Consigne —
Dans l'extrait à lire, quel discours l'intervenant juge-t-il moins efficace auprès d'un public beaucoup plus large que le discours tenu entre collègues ?

━━━━━ Extrait à lire ━━━━━

00:56Je vais essayer d'expliquer pourquoi je pense que ça rejoint tout ça.
01:00En fait, quand on parle à nos collègues, on ne produit pas forcément un discours descendant.
01:05Justement, quand on parle à nos collègues, on essaye de les convaincre,
01:07on fait une argumentaire, on essaye de leur expliquer comment est-ce qu'on est arrivé à telle ou telle chose.
01:13C'est le principe d'un travail scientifique, c'est de faire en sorte qu'ils puissent être vérifiables,
01:18qu'ils puissent être discutés, etc.
01:20C'est une discussion scientifique.
01:23Et en fait, je pense que ce type de discours-là peut aussi être transposé pour un public beaucoup plus large
01:29et en fait aurait une efficacité beaucoup plus grande,
01:32plutôt qu'un discours d'experts descendant où, voilà, moi j'ai cette position d'universitaire,
01:37et donc je vais vous expliquer ce que c'est l'histoire.

━━━━━ Données fournies ━━━━━

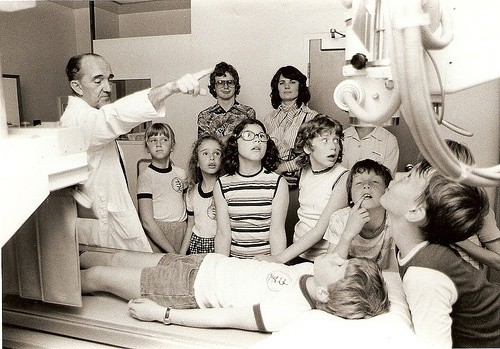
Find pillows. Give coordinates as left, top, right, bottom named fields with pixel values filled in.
left=276, top=270, right=415, bottom=349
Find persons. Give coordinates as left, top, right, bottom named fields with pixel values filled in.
left=253, top=113, right=351, bottom=267
left=59, top=52, right=215, bottom=252
left=418, top=139, right=500, bottom=279
left=212, top=117, right=290, bottom=260
left=378, top=139, right=500, bottom=348
left=341, top=122, right=401, bottom=178
left=79, top=252, right=392, bottom=332
left=136, top=122, right=188, bottom=254
left=179, top=136, right=227, bottom=255
left=323, top=159, right=393, bottom=270
left=261, top=65, right=320, bottom=248
left=197, top=62, right=256, bottom=146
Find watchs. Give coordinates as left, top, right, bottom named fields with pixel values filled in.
left=163, top=305, right=172, bottom=325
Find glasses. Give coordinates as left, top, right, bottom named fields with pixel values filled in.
left=214, top=80, right=237, bottom=88
left=236, top=131, right=269, bottom=142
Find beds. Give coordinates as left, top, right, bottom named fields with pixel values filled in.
left=2, top=244, right=272, bottom=349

━━━━━

Zone de réponse —
Un discours d'experts descendant, tenu depuis une position d'universitaire.